さあ、この辺りから、段々、自分の傑作を決めるのが難しくなって来ましたが、物語としての完成度よりも、ゲームとして楽しめた『アランシアの暗殺者』を6位としましょう。
FFコレクション3、通称リビングストンBOXの中で、『危難の港』の続編としてワクワクしながら真っ先に解いたゲーム。
『危難の港』がヤズトロモとニカデマスの善玉同盟で、悪のザンバー・ボーンに立ち向かうのに対し、こちらはアズール卿とサカムビット公の悪役領主同盟が見られる。ただ、サカムビット公はアズール卿ほどの悪辣さは強調されていないので、自分はこの同盟が遠からず決裂するという解釈で、話を構築していますが、ともあれ、この作品があればこそ、リサ・パンツァの『死の罠の地下迷宮』につながったと思うと、感慨深いです。
13人の暗殺者狩りは、七匹の大蛇狩りを彷彿とする展開でしたし、終盤のスロムのゲスト出演とか、ツボにハマるシーンも多くて、実に楽しくプレイできた一本。
7位は、同じくゲーム的に楽しめたという意味で、『サラモニスの秘密』。
ルール部分のエラッタという事故も含めて、リアルタイムならではのサプライズをいろいろ楽しめました。
独自の創作要素に傾倒しがちになって行った当ブログの記事とは別の方向性を、見出した記事だと思います。

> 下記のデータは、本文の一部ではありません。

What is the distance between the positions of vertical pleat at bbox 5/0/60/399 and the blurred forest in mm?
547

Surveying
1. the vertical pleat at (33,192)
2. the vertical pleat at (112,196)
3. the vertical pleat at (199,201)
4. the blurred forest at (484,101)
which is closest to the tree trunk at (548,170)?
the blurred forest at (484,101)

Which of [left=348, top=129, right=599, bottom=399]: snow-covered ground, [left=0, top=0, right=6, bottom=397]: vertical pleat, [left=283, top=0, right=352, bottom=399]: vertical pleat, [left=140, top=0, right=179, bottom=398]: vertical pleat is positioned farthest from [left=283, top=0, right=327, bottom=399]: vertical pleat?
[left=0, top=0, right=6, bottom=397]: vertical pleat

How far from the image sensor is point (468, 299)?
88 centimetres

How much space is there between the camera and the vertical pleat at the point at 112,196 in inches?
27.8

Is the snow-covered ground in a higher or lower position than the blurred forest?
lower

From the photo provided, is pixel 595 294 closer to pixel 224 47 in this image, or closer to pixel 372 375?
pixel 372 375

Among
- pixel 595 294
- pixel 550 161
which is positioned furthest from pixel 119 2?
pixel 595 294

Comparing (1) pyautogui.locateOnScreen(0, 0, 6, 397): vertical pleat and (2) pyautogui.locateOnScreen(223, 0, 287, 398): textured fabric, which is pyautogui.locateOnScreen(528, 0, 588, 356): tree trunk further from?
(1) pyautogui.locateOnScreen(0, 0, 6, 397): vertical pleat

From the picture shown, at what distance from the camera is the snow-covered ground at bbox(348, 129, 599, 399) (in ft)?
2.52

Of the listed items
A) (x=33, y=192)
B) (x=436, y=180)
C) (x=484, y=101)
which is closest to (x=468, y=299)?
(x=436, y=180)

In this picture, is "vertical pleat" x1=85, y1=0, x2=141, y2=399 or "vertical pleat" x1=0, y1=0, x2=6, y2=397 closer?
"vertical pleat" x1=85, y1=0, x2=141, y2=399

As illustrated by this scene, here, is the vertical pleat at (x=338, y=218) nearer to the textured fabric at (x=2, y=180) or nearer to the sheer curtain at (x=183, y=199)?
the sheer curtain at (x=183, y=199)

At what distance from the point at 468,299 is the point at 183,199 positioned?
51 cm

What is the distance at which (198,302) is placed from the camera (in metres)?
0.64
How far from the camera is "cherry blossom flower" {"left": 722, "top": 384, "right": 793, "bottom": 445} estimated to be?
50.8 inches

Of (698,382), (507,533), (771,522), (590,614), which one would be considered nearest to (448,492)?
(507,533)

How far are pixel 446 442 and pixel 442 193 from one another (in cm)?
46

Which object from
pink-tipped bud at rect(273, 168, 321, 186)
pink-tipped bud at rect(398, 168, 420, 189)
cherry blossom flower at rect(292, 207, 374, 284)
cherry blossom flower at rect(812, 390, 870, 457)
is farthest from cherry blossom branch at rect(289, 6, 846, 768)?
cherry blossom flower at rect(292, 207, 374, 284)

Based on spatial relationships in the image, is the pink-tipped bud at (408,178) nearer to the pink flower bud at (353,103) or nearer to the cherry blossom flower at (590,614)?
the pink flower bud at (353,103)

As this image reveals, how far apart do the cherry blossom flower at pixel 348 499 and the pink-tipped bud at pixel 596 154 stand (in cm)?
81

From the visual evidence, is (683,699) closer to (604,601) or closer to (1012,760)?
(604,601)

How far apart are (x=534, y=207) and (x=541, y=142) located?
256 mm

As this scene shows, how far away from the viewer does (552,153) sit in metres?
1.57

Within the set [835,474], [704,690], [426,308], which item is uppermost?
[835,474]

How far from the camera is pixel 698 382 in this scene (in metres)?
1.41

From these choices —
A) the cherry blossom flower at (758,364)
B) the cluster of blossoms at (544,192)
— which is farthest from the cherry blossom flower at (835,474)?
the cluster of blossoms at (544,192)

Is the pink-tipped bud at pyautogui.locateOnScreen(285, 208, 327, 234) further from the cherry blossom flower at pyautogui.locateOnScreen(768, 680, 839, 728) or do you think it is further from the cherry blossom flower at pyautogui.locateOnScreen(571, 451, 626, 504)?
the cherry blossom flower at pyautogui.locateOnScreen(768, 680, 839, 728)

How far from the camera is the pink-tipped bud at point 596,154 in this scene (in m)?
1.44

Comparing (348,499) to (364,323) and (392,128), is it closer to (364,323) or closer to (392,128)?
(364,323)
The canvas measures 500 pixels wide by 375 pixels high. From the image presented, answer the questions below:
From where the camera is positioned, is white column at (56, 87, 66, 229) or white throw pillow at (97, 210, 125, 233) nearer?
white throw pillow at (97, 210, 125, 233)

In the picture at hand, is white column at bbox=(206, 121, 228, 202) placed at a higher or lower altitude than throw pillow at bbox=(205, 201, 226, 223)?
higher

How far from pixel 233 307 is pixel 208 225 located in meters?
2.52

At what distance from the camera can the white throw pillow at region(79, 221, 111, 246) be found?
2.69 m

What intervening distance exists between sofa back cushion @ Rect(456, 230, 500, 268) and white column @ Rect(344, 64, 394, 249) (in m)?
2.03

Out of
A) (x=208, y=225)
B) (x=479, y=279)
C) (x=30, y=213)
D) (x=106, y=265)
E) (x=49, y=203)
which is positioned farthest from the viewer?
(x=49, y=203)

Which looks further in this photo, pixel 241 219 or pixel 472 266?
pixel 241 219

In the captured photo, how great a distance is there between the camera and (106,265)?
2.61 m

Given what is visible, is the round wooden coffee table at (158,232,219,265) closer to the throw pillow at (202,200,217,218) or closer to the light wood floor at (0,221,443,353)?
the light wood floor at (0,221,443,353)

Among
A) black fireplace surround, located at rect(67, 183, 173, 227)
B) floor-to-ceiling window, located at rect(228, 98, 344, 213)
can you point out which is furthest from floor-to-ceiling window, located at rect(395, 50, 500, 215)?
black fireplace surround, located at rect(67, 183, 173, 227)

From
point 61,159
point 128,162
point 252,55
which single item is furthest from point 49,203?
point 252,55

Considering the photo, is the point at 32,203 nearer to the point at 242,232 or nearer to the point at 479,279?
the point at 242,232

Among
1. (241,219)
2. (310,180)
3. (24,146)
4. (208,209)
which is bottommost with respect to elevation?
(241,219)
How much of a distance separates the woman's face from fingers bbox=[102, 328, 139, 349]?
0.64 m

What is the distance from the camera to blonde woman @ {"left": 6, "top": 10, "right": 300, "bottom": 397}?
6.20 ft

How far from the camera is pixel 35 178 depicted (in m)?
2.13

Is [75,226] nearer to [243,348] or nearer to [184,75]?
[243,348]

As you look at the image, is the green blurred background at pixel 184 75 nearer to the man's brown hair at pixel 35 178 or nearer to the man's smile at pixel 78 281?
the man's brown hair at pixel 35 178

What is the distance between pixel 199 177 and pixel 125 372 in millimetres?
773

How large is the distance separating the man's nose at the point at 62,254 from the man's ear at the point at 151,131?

それにしても、ロガーン様って物語の黒幕として、非常に便利な存在だなあ、と改めて実感した作品ですね。
8位は、最近作の『サソリ沼の迷路』。
双方向マッピングはプレイしていて楽しいし、善中悪の3つのストーリーもヴァリエーションが楽しいし、ゲームバランスも非常にいい。
実のところ、邪悪ルートだけは昔、読んだだけで、解いたわけじゃないので、裏技とか、いろいろ新発見もできた感じですね。あと、昔は分からなかったプームチャッカーさんの凄さというか、大物商人ぶりを自分が大人になってから実感するという。
プレイ当時は、ワールドガイドの『タイタン』も発売されていなかったので、プームチャッカーさんの背景にある「大陸から渡ってきた商人」の凄さが理解できていなかった。
あのアズール卿は、クール出身の海賊貴族が武力でブラックサンドを乗っ取って領主になったという凄い経歴が『タイタン』で語られ、二つの大陸を股にかけた領主というと、ロードスのカシュー王かアズール卿かとなる。で、プームチャッカーも別大陸から来たという点で、サソリ沼付近でも最もスケールの大きな人物となるわけで。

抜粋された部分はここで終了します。